_Texte retenu_.
▬▬▬

L’objectif fixé dans l’Accord de Paris en 2015 – rester sous le seuil de 1,5°C d’augmentation des températures globales par rapport à l’ère préindustrielle – n’est d’ores et déjà plus atteignable. Au rythme d’émission actuel, ce seuil sera dépassé dans les 5 ans. C’est ce que nous apprenait une étude parue en juin 2025 [1]. Dix ans après la COP21, le constat est sans appel : les promesses climatiques ne seront pas tenues.
Dans le même temps, les gouvernements successifs surfent sur le « travailler plus ». En Belgique, le gouvernement Arizona, issu du scrutin de 2024, a autorisé le travail de nuit alors qu’il n’était auparavant permis que dans certains secteurs d’activité et augmenté les quotas d’heures supplémentaires. Comme décidé en 2014, l’âge légal de départ à la pension est passé à 66 ans en 2025 et sera de 67 ans en 2030. En France, l’âge de départ à la retraite est récemment passé à 64 ans. Quant à l’espérance de vie en bonne santé, en 2022, elle était de 63,7 ans en Belgique et de 64,4 ans en France (données Eurostat). Le Premier ministre français a récemment proposé de supprimer deux jours fériés et de « monétiser » une semaine de congés payés (que l’employeur pourrait « racheter » au travailleur).
L’humanité souffre d’un excès de production et de consommation, mais nos dirigeants nous expliquent qu’il faudrait travailler plus et plus longtemps, c’est-à-dire produire et donc consommer dans des proportions croissantes. Le mur se rapproche, mais nous accélérons. Ici, notre réflexion ira à contre-pied des propositions gouvernementales puisqu’il s’agit de s’interroger sur la centralité du travail dans nos sociétés. Autrement dit, nous demander si le travail, en tant que valeur sociale centrale et facteur de production de valeur économique, est une opportunité ou un obstacle pour résoudre la crise environnementale.
Pour ce faire, nous avons choisi d’en passer par l’histoire. Dans la première (et la plus longue) partie de cette étude, nous tenterons de comprendre la manière dont le travail a été perçu par nos ancêtres. Le travail a-t-il toujours été central dans les sociétés du passé ? Si tel n’a pas été le cas, comment en est-on arrivé à la situation actuelle ? Et quelles critiques ont pu être formulées à l’égard de la centralité du travail au cours des deux derniers siècles ?

▬▬▬

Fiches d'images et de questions

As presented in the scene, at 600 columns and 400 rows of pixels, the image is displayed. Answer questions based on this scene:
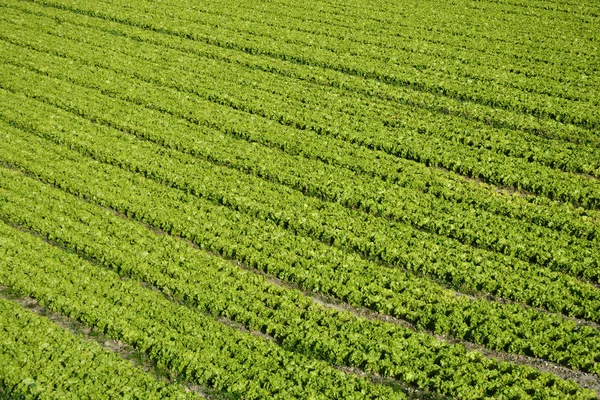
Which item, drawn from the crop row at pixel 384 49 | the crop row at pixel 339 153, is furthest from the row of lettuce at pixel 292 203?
the crop row at pixel 384 49

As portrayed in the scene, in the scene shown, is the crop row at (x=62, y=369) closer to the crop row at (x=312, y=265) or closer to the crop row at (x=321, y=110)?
the crop row at (x=312, y=265)

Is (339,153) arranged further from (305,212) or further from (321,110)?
(305,212)

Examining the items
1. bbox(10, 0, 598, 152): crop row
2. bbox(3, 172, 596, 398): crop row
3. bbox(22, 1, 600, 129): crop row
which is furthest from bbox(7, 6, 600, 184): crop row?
bbox(3, 172, 596, 398): crop row

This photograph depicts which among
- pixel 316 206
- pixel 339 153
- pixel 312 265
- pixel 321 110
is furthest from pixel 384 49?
pixel 312 265

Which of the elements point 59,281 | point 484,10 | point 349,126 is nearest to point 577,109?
point 349,126

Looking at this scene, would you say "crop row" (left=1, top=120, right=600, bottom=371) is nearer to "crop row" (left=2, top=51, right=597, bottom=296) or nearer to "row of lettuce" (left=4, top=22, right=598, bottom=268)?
"crop row" (left=2, top=51, right=597, bottom=296)

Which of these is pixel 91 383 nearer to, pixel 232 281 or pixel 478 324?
pixel 232 281
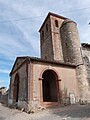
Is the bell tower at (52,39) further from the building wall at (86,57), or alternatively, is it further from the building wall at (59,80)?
the building wall at (59,80)

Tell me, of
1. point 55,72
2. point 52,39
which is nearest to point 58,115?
point 55,72

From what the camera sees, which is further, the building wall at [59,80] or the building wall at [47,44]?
the building wall at [47,44]

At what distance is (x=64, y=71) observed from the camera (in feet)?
46.8

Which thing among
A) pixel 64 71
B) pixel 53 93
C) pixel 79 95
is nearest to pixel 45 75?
pixel 53 93

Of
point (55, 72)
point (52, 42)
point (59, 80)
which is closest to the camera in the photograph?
point (59, 80)

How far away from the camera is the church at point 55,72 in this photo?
483 inches

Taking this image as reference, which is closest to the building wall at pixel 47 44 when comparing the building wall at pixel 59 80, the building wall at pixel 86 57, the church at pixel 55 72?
the church at pixel 55 72

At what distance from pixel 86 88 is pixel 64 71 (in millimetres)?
3758

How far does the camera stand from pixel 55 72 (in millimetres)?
13766

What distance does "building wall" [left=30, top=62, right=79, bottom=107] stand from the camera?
38.8 feet

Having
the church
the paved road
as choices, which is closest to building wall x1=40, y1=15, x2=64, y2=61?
the church

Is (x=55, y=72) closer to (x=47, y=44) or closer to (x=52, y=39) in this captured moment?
(x=52, y=39)

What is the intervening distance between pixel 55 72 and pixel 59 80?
0.93 metres

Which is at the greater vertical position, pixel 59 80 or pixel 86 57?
pixel 86 57
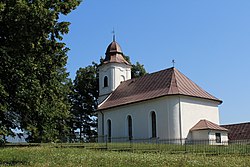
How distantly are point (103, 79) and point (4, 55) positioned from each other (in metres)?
37.4

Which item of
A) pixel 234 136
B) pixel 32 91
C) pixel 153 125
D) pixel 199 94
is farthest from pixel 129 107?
pixel 32 91

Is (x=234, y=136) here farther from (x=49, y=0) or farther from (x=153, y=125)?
(x=49, y=0)

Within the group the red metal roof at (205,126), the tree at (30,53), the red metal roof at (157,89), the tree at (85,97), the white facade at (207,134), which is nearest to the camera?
the tree at (30,53)

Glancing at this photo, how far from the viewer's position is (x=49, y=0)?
16.4m

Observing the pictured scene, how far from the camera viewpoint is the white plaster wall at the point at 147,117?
1532 inches

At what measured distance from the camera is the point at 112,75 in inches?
2024

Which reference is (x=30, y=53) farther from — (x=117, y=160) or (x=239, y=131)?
(x=239, y=131)

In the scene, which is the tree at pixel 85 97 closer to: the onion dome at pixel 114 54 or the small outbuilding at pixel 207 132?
the onion dome at pixel 114 54

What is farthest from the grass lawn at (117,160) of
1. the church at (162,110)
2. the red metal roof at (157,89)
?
the red metal roof at (157,89)

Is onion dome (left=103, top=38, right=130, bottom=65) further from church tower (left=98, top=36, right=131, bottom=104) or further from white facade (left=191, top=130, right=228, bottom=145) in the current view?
white facade (left=191, top=130, right=228, bottom=145)

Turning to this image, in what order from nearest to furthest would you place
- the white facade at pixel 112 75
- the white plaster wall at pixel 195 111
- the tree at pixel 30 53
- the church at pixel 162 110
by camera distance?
the tree at pixel 30 53 < the church at pixel 162 110 < the white plaster wall at pixel 195 111 < the white facade at pixel 112 75

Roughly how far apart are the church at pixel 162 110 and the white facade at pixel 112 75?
1693 millimetres

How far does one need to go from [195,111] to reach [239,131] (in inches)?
429

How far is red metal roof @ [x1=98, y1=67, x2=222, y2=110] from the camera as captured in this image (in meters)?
40.2
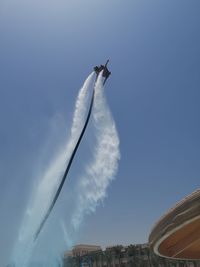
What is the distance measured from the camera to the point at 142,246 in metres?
105

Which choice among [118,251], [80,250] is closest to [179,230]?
[118,251]

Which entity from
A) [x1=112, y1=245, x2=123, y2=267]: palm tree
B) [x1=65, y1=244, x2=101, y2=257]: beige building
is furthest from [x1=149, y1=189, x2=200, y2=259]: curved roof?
[x1=65, y1=244, x2=101, y2=257]: beige building

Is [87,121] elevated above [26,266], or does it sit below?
above

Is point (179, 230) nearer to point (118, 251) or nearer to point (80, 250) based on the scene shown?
point (118, 251)

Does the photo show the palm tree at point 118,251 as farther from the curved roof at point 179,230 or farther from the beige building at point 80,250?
the curved roof at point 179,230

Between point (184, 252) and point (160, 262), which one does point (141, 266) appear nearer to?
point (160, 262)

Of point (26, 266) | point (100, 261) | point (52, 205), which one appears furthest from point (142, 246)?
point (52, 205)

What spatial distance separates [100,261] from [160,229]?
110931mm

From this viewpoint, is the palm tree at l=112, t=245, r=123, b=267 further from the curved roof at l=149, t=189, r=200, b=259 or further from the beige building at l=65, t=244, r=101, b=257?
the curved roof at l=149, t=189, r=200, b=259

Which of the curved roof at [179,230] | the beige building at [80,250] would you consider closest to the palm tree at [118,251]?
the beige building at [80,250]

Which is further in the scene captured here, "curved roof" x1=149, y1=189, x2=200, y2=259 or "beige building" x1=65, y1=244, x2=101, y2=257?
"beige building" x1=65, y1=244, x2=101, y2=257

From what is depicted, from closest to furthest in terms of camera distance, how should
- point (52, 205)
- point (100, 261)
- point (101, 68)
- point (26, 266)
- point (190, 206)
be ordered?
point (190, 206)
point (101, 68)
point (52, 205)
point (26, 266)
point (100, 261)

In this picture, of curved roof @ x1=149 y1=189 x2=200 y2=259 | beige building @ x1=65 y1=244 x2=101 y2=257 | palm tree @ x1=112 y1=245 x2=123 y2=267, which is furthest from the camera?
beige building @ x1=65 y1=244 x2=101 y2=257

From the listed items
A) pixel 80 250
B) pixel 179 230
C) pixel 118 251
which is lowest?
pixel 179 230
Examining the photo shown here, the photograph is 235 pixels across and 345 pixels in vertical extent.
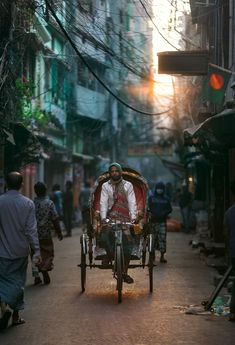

▬▬▬

_Exercice proposé 1_. Reproduisez à l'identique le passage du texte retenu qui débute aux mots « Pour ce faire, nous » et s'arrête après « derniers siècles ? ».
_Exercice proposé 2_. Traduisez en anglais cette phrase du texte retenu : « Au rythme d’émission actuel, ce seuil sera dépassé dans les 5 ans. »
Ce listing n'a aucun rapport avec le texte retenu.

_Réponse attendue 1_.
Pour ce faire, nous avons choisi d’en passer par l’histoire. Dans la première (et la plus longue) partie de cette étude, nous tenterons de comprendre la manière dont le travail a été perçu par nos ancêtres. Le travail a-t-il toujours été central dans les sociétés du passé ? Si tel n’a pas été le cas, comment en est-on arrivé à la situation actuelle ? Et quelles critiques ont pu être formulées à l’égard de la centralité du travail au cours des deux derniers siècles ?

_Réponse attendue 2_. At the current rate of emissions, this threshold will be exceeded within 5 years.